When Juarez retired from the Marine Corps after 21 years in 2009, he enrolled in the College of Southern Maryland's elementary education program. Now a sophomore, Juarez has had classroom opportunities that have solidified his decision to teach. Juarez is interested in teaching first through fifth grades, he said, because he likes the years between pre-school runny noses and middle school sassiness. A father of two, Juarez hopes to earn his bachelor's degree in teaching and begin his teaching career while his 5-year-old is still in elementary school. "I would love to teach in his school, and even better to teach his class," said Juarez.
Through a partnership between CSM and Towson with the 2+2 transfer program, students can spend their first two years at CSM with the remaining two years, including summers, at Towson's extension center at the Waldorf Higher Education Center.
"What students like about this program is the ability to student-teach close to home," said CSM Education Professor Beth Settle. "Many students have the ultimate goal of teaching in one of the Southern Maryland counties. This program gives them an opportunity to meet and network with teachers in Calvert, Charles and St. Mary's counties," Settle said.
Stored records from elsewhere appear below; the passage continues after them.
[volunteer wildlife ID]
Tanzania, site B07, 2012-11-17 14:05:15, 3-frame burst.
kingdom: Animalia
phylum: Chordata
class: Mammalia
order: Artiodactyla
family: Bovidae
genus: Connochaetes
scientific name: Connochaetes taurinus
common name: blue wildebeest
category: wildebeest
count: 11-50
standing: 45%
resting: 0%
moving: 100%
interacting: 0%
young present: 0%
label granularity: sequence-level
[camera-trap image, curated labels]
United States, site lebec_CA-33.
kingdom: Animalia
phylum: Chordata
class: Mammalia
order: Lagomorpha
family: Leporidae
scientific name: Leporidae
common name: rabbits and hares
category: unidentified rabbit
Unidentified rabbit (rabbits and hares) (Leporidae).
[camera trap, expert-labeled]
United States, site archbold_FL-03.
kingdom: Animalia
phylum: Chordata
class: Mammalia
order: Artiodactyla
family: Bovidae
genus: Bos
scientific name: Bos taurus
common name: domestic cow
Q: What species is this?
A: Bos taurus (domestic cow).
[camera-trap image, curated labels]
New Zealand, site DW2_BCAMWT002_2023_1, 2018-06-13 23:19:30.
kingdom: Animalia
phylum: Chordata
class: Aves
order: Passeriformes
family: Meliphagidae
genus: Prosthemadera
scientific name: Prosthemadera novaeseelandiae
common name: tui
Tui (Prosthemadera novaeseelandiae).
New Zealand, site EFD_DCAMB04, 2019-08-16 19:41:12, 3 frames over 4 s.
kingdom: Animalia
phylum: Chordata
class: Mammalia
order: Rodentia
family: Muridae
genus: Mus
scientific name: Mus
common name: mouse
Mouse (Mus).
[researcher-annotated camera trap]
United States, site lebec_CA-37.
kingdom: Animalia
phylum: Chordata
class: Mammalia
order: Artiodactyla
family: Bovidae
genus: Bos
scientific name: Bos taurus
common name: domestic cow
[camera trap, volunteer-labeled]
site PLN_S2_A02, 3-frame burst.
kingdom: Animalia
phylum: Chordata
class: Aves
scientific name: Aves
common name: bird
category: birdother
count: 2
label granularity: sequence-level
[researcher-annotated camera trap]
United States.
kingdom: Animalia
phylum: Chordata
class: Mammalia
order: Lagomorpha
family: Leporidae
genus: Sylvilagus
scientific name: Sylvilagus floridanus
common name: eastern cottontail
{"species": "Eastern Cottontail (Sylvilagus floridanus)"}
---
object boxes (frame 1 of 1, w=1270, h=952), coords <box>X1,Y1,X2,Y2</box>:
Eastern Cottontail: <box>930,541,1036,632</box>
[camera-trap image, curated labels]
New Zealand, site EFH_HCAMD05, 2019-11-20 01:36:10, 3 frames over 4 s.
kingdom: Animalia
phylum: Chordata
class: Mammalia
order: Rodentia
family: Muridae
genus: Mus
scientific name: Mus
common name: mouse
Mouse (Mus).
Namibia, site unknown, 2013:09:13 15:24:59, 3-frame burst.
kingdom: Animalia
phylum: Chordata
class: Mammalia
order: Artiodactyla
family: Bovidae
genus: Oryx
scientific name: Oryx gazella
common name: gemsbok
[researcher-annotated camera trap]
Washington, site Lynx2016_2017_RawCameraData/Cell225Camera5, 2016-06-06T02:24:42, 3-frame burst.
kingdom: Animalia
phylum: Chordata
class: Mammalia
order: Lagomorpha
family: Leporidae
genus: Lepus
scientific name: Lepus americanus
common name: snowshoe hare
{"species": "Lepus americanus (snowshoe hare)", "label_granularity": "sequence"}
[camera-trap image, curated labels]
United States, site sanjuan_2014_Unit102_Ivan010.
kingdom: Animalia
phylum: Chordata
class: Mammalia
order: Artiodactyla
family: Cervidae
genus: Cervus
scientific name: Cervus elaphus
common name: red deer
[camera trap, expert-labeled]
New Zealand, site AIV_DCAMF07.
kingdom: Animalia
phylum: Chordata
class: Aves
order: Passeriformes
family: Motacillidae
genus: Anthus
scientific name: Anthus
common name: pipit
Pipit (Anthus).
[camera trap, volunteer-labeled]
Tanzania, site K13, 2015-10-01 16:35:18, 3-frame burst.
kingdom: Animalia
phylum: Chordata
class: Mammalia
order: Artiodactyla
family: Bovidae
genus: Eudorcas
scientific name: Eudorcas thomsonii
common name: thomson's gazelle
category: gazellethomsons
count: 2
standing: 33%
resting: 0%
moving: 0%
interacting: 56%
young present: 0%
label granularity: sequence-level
The ability to continue taking classes close to home appeals to Juarez, whose wife's job at the State Department often takes her far from home. Juarez often doesn't begin his classwork until his boys are in bed for the night, meaning that he spends many hours studying while most people are asleep.
You won't hear any complaints from Juarez, though.
"It should be a requirement that people here in this country see and visit other countries that are not so privileged. When you see people, first-hand, that are truly going through difficult times you have a much deeper appreciation of what you've got," he said.
This is the perspective he wants to bring to students in Southern Maryland.